Dine dönüş’ kavramı dindarların dünyasında her zaman temel bir yer işgal eder. Dünyanın düzeni bozulduğunda, adaletsizlik, yozlaşma ve zulüm arttığında dindarlar açısından bunun nedeni dinden ‘uzaklaşılmış’ olmasıdır ve çare de doğal olarak ona ‘dönüşte’ aranır. Kutsal kitaplara uygun bir hayat kurmak istenirken, hurafe olarak addedilen inançlar, gelenekler ve yorumlar bir kenara konulur.
Bu açıdan İslam diğer dinlerden daha ‘davetkâr’. Birçok din, ona dönüldüğünde ne yapılacağını, nasıl yaşanacağını sadece ahlak ve ibadet temeli üzerinde belirliyor ve söz konusu dindarlar bunları zaten biliyorlar. Doğruyu uygulamak için yeniden Kitap’a bakmaları gerekmiyor… Oysa İslam hayatın hemen her unsuru ve yönü hakkında detaylı davranış kuralları sunuyor. Zaman içinde bu kurallardan uzaklaşılmış olması kaçınılmaz olduğu ölçüde, ‘dine dönüş’ meselesi de İslam’da çok daha reel bir tartışma ve arayış olarak ortaya çıkıyor.
***
Öte yandan örneğin Hıristiyanlıkta kurumsallaşmış bir merkezi otoritenin, yani Kilisenin varlığı nedeniyle, dindarlar adaletsizlik ve yozlaşma ile bu kurum arasındaki bağlantıları görmezden gelemiyorlar… Dolayısıyla Hıristiyanlıkta ‘dine dönüş’ hemen her zaman Kilise’nin gücüne, doktrinine ve uygulamalarına itiraz anlamına geliyor. Diğer deyişle ‘dine dönerken’ kurumsal ve ‘çağdaş’ dine mesafe alınıyor, bir özgürleşme yaşanıyor. İslam bu açıdan da farklı… En azından Sünnilikte din adına konuşan tekil bir otorite, dindarlığı belirleyen bir kurumsallaşma yok. Bu tür kurumlar toplumsal ve siyasal kültürün etkisi ile ortaya çıkıyor ve dini referans olma vasıfları sürekli sorgulanıyor. Bu açıdan bakıldığında Müslümanlar diğer birçok dine nazaran, kurumsal yönlendirmeye mahkum olmama anlamında, çok daha özgürler. Bu nedenle de İslam’da ‘dine dönüş’ otoriteye itiraz değil, dünyanın halini kişisel ve cemaatsel düzeyde düzeltmeye yönelik bir çaba işlevi görüyor.

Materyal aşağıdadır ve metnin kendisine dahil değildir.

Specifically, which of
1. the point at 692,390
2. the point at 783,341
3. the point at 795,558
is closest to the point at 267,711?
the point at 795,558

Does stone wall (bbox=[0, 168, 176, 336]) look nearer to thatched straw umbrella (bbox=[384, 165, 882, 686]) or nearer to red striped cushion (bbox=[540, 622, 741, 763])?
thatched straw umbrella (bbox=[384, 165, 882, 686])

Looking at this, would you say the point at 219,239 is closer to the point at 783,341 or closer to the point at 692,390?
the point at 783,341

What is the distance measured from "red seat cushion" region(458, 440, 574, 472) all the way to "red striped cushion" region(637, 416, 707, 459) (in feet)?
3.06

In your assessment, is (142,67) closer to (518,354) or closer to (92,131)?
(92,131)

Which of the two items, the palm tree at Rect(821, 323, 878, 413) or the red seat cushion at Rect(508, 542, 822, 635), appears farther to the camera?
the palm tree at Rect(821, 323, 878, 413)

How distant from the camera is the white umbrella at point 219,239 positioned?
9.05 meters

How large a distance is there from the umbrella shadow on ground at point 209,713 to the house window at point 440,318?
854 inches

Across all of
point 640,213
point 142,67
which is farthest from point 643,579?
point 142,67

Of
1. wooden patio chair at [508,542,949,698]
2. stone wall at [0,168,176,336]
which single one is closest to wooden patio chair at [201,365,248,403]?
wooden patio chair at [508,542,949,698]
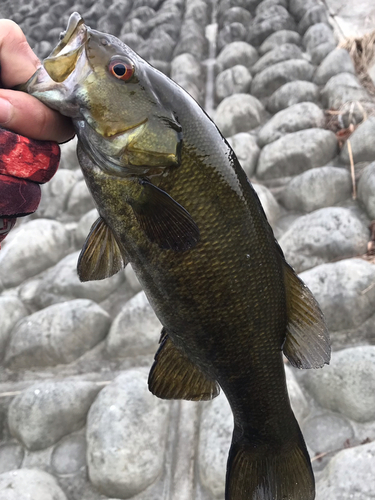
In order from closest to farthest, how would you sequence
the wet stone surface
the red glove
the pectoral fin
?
1. the pectoral fin
2. the red glove
3. the wet stone surface

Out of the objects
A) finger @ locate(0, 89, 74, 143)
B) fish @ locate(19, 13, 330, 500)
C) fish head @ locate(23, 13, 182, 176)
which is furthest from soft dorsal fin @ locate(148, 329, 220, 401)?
finger @ locate(0, 89, 74, 143)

Kısacası İslam’da hem gündelik hayata ilişkin detaylı norm ve kurallar mevcut, hem de bunları hayata geçirmekten sorumlu bir merkezi otorite yok… Belki de Müslümanların kendi dinleriyle sürekli ‘uğraş’ halinde olmalarının nedeni budur. Dine uygun yaşamak isteyen birinin esas kaynakları anlaması gerek ama bu kaynakları doğru yorumladığına dair sorgulanmaz bir otoriteden de yoksun. Aksine ortalıkta uzmanlık atfedilen birçok kişi ve yaklaşım var. Dinin ne ‘dediğini’ bilmeye olan ihtiyaç bu denli fazla olunca uzmanlık iddiasında olanların sayısı da haliyle artıyor. Öyle ki dini rehberlik bir sektör haline gelebiliyor. Çünkü cemaat oluşturabilen her rehber, az veya çok maddi imkana ve sosyal/siyasi nüfuza sahip oluyor.

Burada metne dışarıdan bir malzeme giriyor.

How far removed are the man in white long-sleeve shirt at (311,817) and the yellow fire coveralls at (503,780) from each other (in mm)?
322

Bütün inanç sistemlerinde, bir yandan dinin zamandan ve kültürden bağımsız davranış kuralları koyduğuna inanılıyor, diğer yandan da hayatın akışı içinde dindarlıklar sürekli değişiyor ve dindarlar dini kendi düzen ve arzularıyla uyumlu hale getiriyorlar. Bunun dinen meşru olup olmadığı ise rehberlerle sınanırken, doğal olarak herkes kendi kafasına uyan bir rehbere ve yoruma yanaşıyor. Haliyle bu yelpazede dini yüzeyselleştiren damarlar da üreyebiliyor… Oysa din içerdiği derin anlamı ile kavransa ve gündelik hayata ilişkin norm ve kuralların sadece o anlamı somutlaştırmak üzere kullanıldığına inanılsa, belki de bu kadar parçalı bir yapı doğmayacak…
***
Bu sosyal arayışın sonuçlarından biri dinin dindarlar eliyle ‘kalıplaştırılması’… Gerçekte din kendi inanç ve ahlak öğretisiyle bütünlüğünü ve giriftliğini korurken, onu yaşamak çok farklı, basit ve neredeyse dinden bağımsız şekillerde tezahür edebiliyor. Nitekim söz konusu duruma duyulan tepki de ‘dine dönüşü’ anlamlı kılıyor…
Aslında dinde çoğulculuk olumlu ve dindarı özgürleştirici bir unsur… Ancak görünen o ki, bir dinin gündelik hayatı bire bir belirlediğine ne kadar inanılırsa, kalıplaşma ve yüzeyselleşme tehlikesi de o denli artıyor ve çare olarak düşünülen ‘dine dönüş’ de, dindarları aynı ikileme sürüklediği ölçüde, çare olmayabiliyor.